▶ [EXERCISE SET]
1/ In the Standing Tall text, how do dictionaries usually translate the Russian word rodina?
2/ Reproduce the Standing Tall text verbatim, from "The Russian word" up to and including "dream of freedom.".

Standing Tall

updated 09/09/1991 AT 01:00 AM EDT

originally published 09/09/1991 AT 01:00 AM EDT

The Russian word is rodina. Dictionaries usually translate it as "motherland," but no word can convey its true meaning in the hearts and minds of the Russian people. The motherland gave them birth and nurtured them; and when she is threatened, as she was for three terrifying days in August, they step forward to defend her to the death.

The tanks that rolled into Moscow were meant to take control of the entire Soviet Union—that vast patchwork of often reluctant republics that runs from the Finnish border to the Chinese frontier. But it was in Russia that the battle for freedom raged, and it was Boris Yeltsin's impromptu army of ordinary Russians who won the day. Here are the stories of some of the thousands who took to the barricades to defend their beloved rodina—and their dream of freedom.

The badge proclaims him a member of Unit 30 of the People's Militia for the Defense of the White House—Yeltsin's nickname for the Russian Parliament Building. Andrei Vishilovski is only 14 but, he insists, "I'm a very independent boy." As soon as he heard the Aug. 19 radio announcement that an "Emergency Committee" was filling in for an "ailing" President Gorbachev, Andrei understood what was happening. "I knew it was really a coup," he says. "I came right downtown. I called my mother and told her I was staying for the night."

▶ [MATERIAL SHOWN]
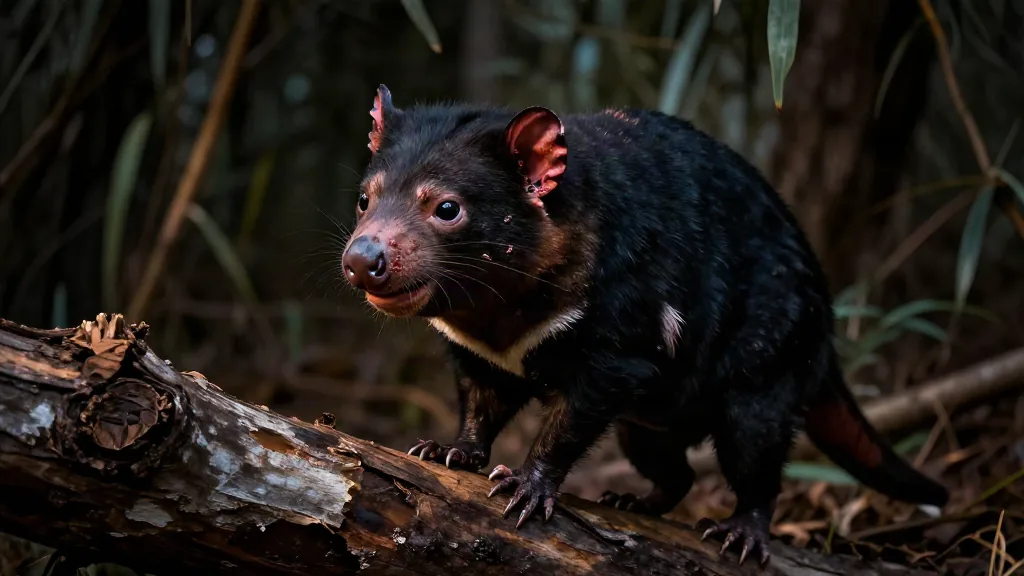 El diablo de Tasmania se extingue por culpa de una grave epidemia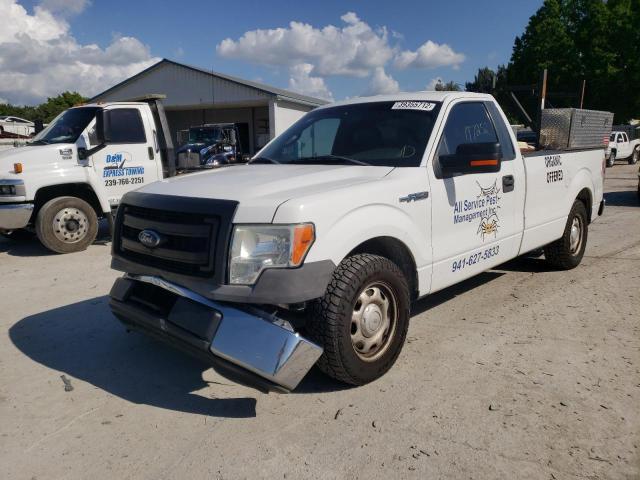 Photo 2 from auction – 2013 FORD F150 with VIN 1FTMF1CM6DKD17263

---

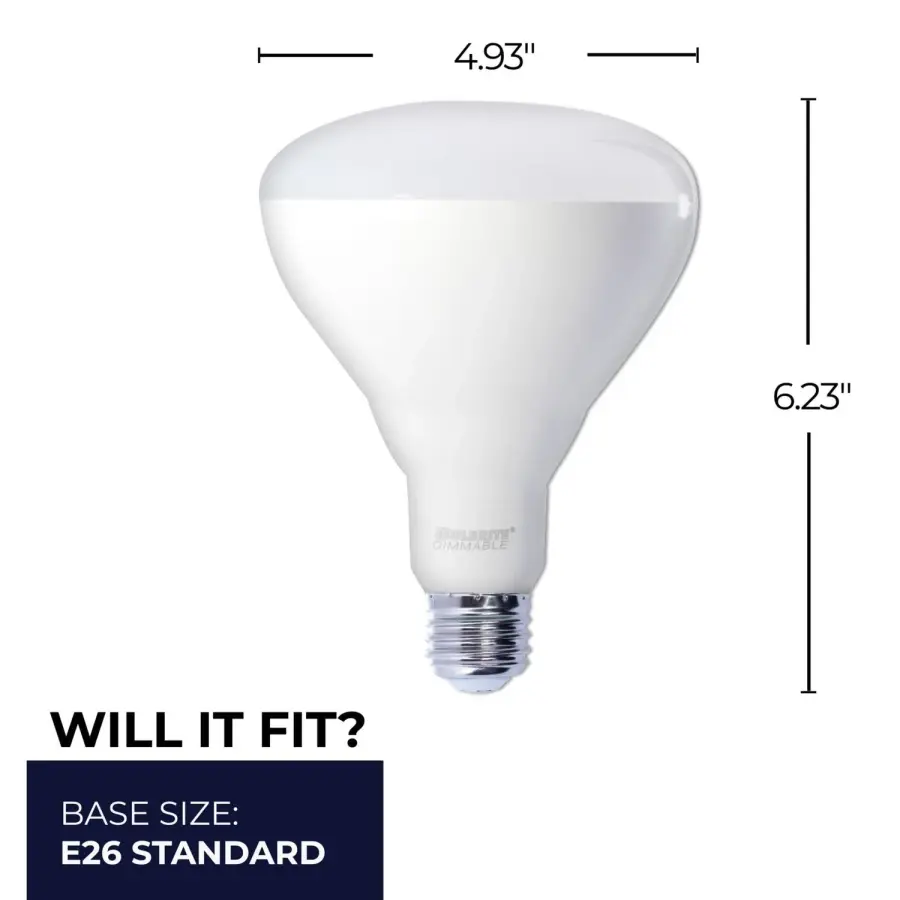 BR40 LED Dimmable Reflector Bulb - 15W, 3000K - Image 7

--

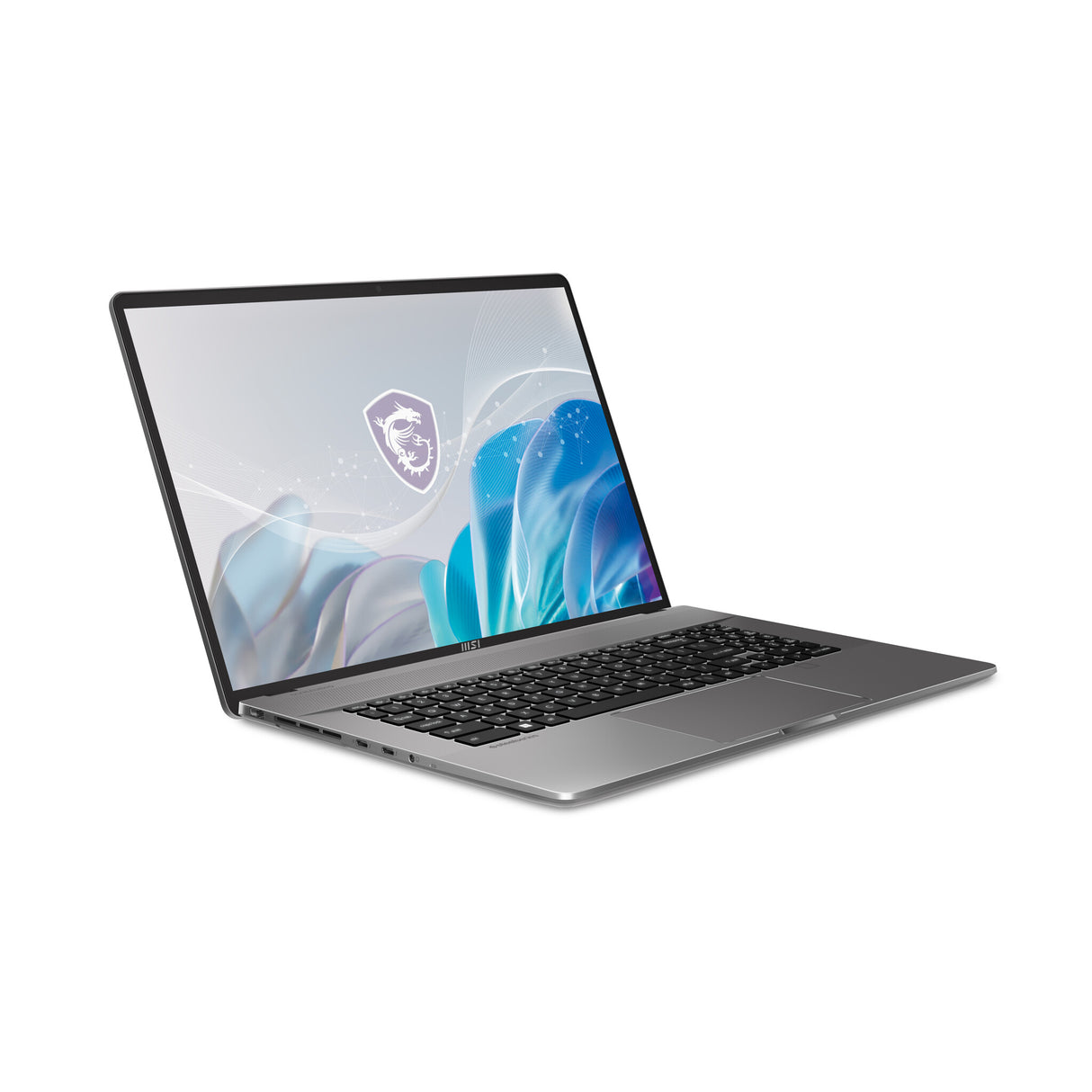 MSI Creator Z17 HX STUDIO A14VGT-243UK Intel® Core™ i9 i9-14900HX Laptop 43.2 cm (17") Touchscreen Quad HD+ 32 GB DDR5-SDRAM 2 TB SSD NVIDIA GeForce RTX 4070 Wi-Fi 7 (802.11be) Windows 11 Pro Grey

▶ [SOLUTIONS TO THE PROBLEMS]
1/ As "motherland."

2/
The Russian word is rodina. Dictionaries usually translate it as "motherland," but no word can convey its true meaning in the hearts and minds of the Russian people. The motherland gave them birth and nurtured them; and when she is threatened, as she was for three terrifying days in August, they step forward to defend her to the death.

The tanks that rolled into Moscow were meant to take control of the entire Soviet Union—that vast patchwork of often reluctant republics that runs from the Finnish border to the Chinese frontier. But it was in Russia that the battle for freedom raged, and it was Boris Yeltsin's impromptu army of ordinary Russians who won the day. Here are the stories of some of the thousands who took to the barricades to defend their beloved rodina—and their dream of freedom.